The difference is physical symptoms. Mental stuff is often hard to see, and when everything is a potential mental health disorder, it’s a minefield of “is the real, or made up”?

The solution is complex, but I think there are a lot of potential mitigations between ignoring something and dropping off the flight schedule for 3 weeks.
 

cfam

Well-Known Member
None
Super Moderator
Contributor
Not sure I completely agree with this. On my last deployment, we had MH resources you could turn to (not sick call) and say exactly this, without immediate impact to flight or duty status. Our squadron leadership was awesome about it- after we were repeatedly extended, I had several sailors take advantage.

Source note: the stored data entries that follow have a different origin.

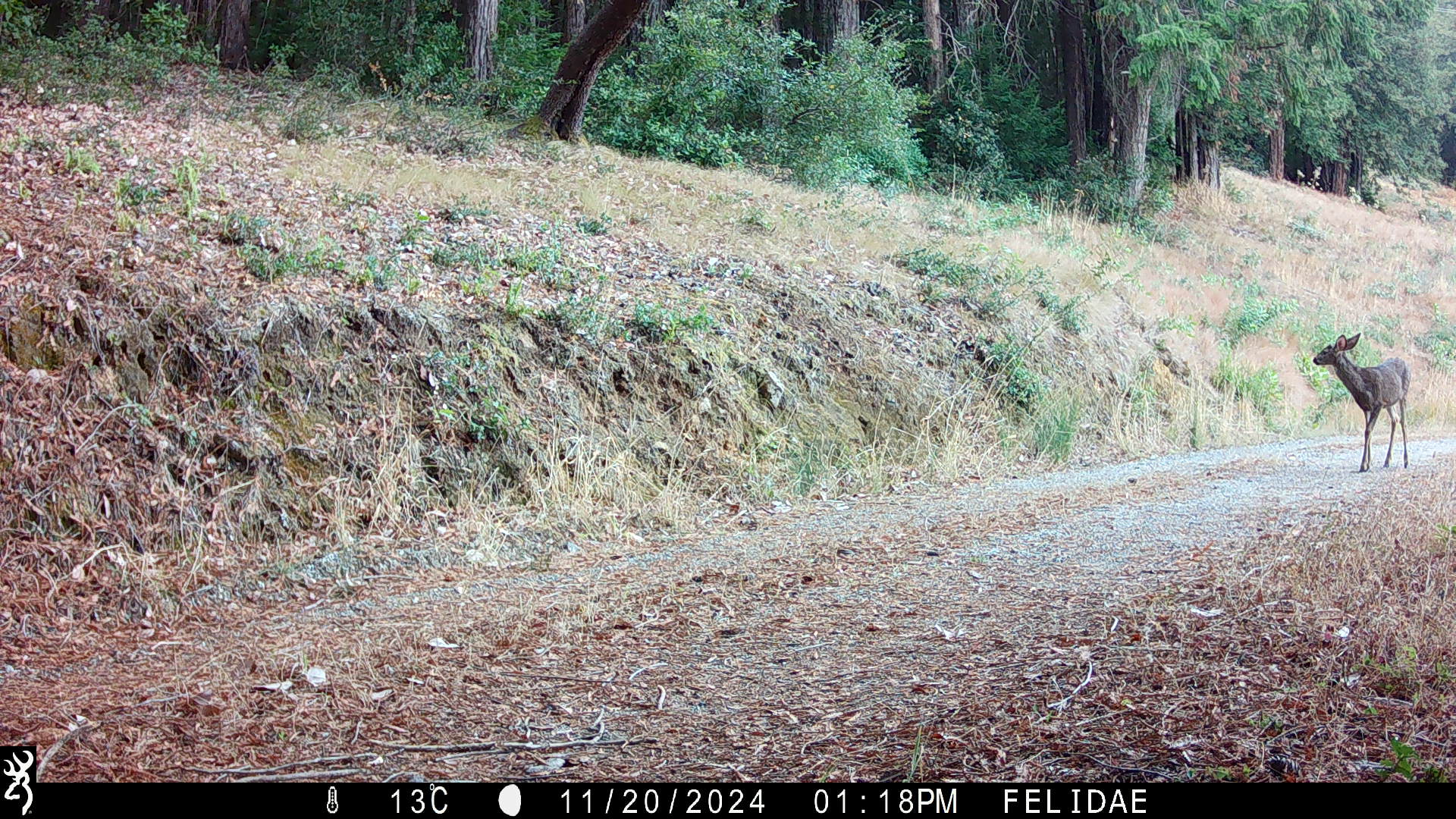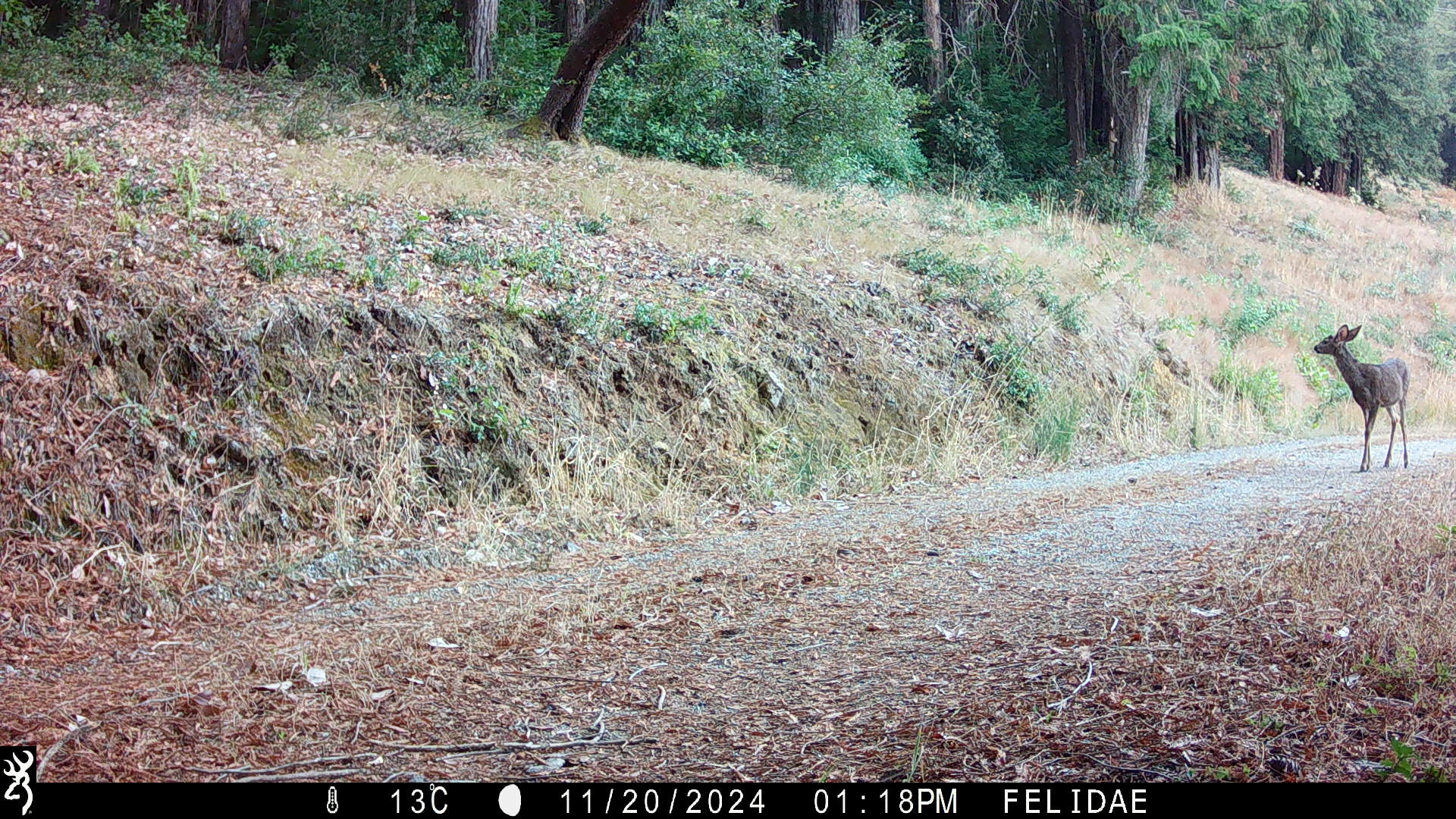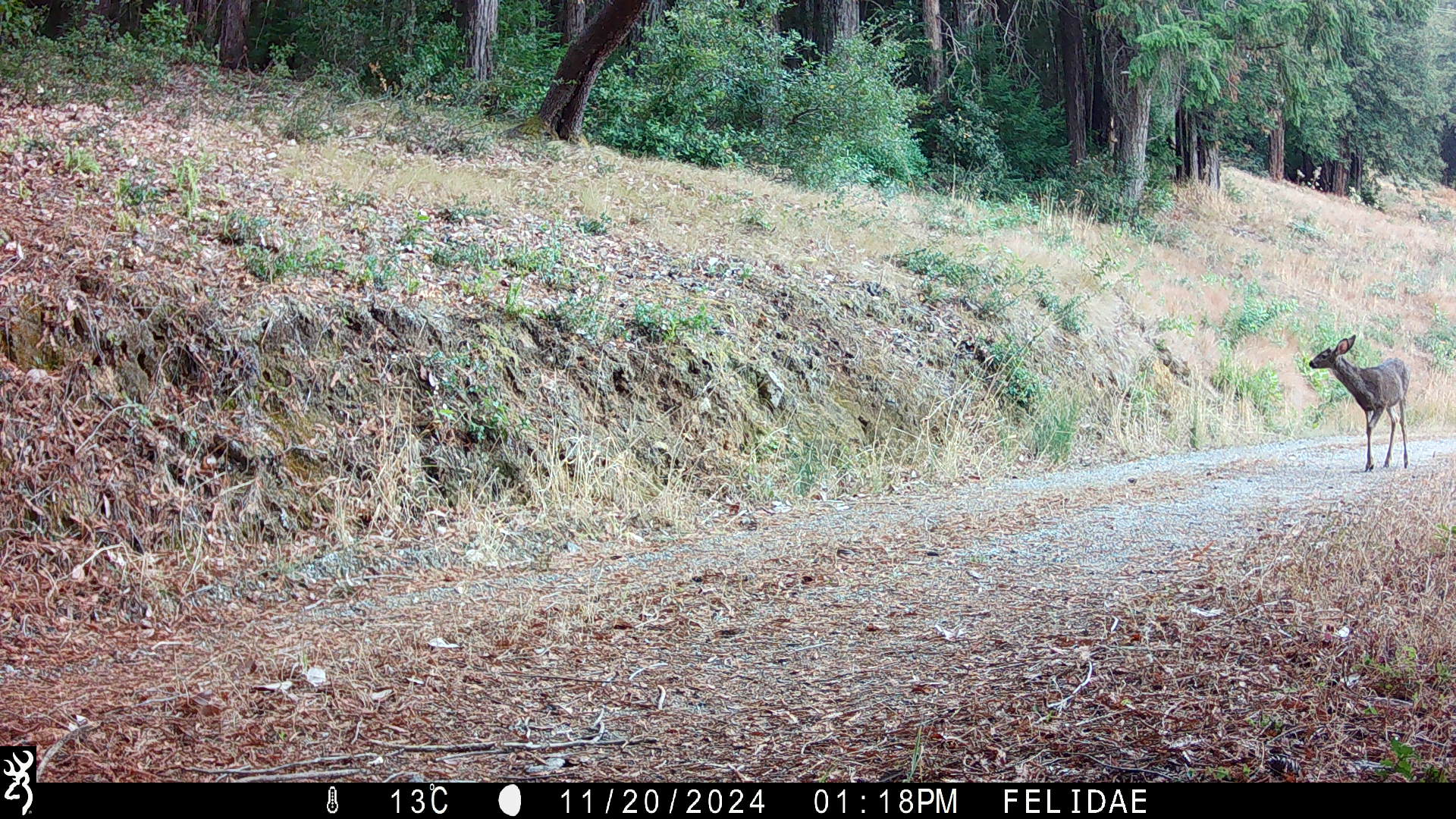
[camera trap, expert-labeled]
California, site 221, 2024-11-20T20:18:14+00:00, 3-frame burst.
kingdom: Animalia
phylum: Chordata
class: Mammalia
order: Artiodactyla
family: Cervidae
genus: Odocoileus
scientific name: Odocoileus hemionus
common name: mule deer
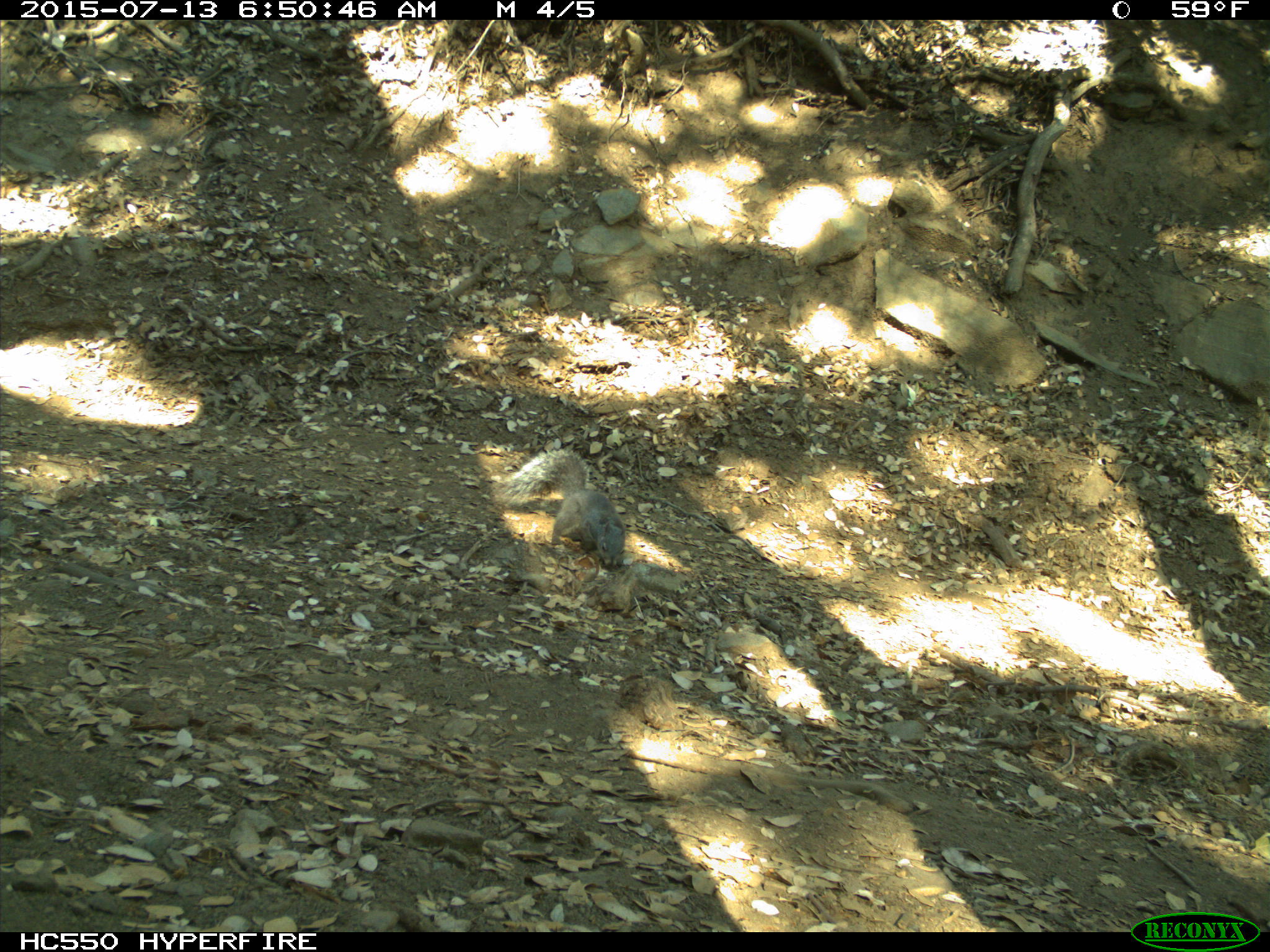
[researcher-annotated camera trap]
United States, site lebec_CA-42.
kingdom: Animalia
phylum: Chordata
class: Mammalia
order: Rodentia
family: Sciuridae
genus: Sciurus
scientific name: Sciurus carolinensis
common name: eastern gray squirrel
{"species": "Sciurus carolinensis (eastern gray squirrel)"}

I get this- it’s exactly what I thought when I finally admitted I needed to talk to someone. Nobody understands the “exit criteria” for treatment, because they’re not the same for everyone. So, it causes patients to clam up, and (some) leaders to stop trusting folks who admit they needed help with the struggle.

That’s why I think early intervention is key. If it gets to a formal psych diagnosis, we have failed as leaders.


The difference is physical symptoms. Mental stuff is often hard to see, and when everything is a potential mental health disorder, it’s a minefield of “is the real, or made up”?

The solution is complex, but I think there are a lot of potential mitigations between ignoring something and dropping off the flight schedule for 3 weeks.
Completely agree. I’ve had the same experience in my current squadron. We haven’t had issues getting aircrew (and sailors) back in the fight if they haven’t been prescribed medication and aren’t a danger to themselves. A few weeks down has been a non-issue.